Authors
Wei Zhang^1,2, Barry J. Thompson³, Ville Hietakangas^4#, Stephen M. Cohen^1,2#

1 - Institute of Molecular and Cell Biology, Singapore, Singapore
2 - Department of Biological Sciences, National University of Singapore, Singapore
3 - London Research Institute, Cancer Research UK, London, United Kingdom
4 - Institute of Biotechnology, University of Helsinki, Helsinki, Finland
# These authors contributed equally to this work

Published in PLoS Genetics December 29, 2011

Abstract
The insulin/IGF-activated AKT signaling pathway plays a crucial role in regulating tissue growth and metabolism in multicellular animals. Although core components of the pathway are well defined, less is known about mechanisms that adjust the sensitivity of the pathway to extracellular stimuli. In humans, disturbance in insulin sensitivity leads to impaired clearance of glucose from the blood stream, which is a hallmark of diabetes. Here we present the results of a genetic screen in Drosophila designed to identify regulators of insulin sensitivity in vivo. Components of the MAPK/ERK pathway were identified as modifiers of cellular insulin responsiveness. Insulin resistance was due to downregulation of insulin-like receptor gene expression following persistent MAPK/ERK inhibition. The MAPK/ERK pathway acts via the ETS-1 transcription factor Pointed. This mechanism permits physiological adjustment of insulin sensitivity and subsequent maintenance of circulating glucose at appropriate levels.

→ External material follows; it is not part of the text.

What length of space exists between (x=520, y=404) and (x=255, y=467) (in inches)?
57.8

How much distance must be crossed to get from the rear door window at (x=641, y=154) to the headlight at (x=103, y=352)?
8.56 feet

Author Summary: Insulin signaling is an important and conserved physiological regulator of growth, metabolism, and longevity in multicellular animals. Disturbance in insulin signaling is common in human metabolic disorders. For example insulin resistance is a hallmark of diabetes and metabolic syndrome. While the core components of the insulin signaling pathway have been well established, the mechanisms that adjust the insulin responsiveness are only known to a limited extent. Here we present results from a genetic screen in Drosophila that was designed to identify regulators of cellular insulin sensitivity in an in vivo context. Surprisingly, we discovered cross-talk between the epidermal growth factor receptor (EGFR)–activated MAPK/ERK and insulin signaling pathways. This regulatory mechanism, which involves transcriptional control of insulin-like receptor gene, is utilized in vivo to maintain circulating glucose at appropriate levels. We provide evidence for a regulatory feed-forward mechanism that allows for dynamic transient responsiveness as well as more stable, long-lasting modulation of insulin responsiveness by growth factor receptor signaling. The combination of these mechanisms may contribute to robustness, allowing metabolism to be appropriately responsive to physiological inputs while mitigating the effects of biological noise.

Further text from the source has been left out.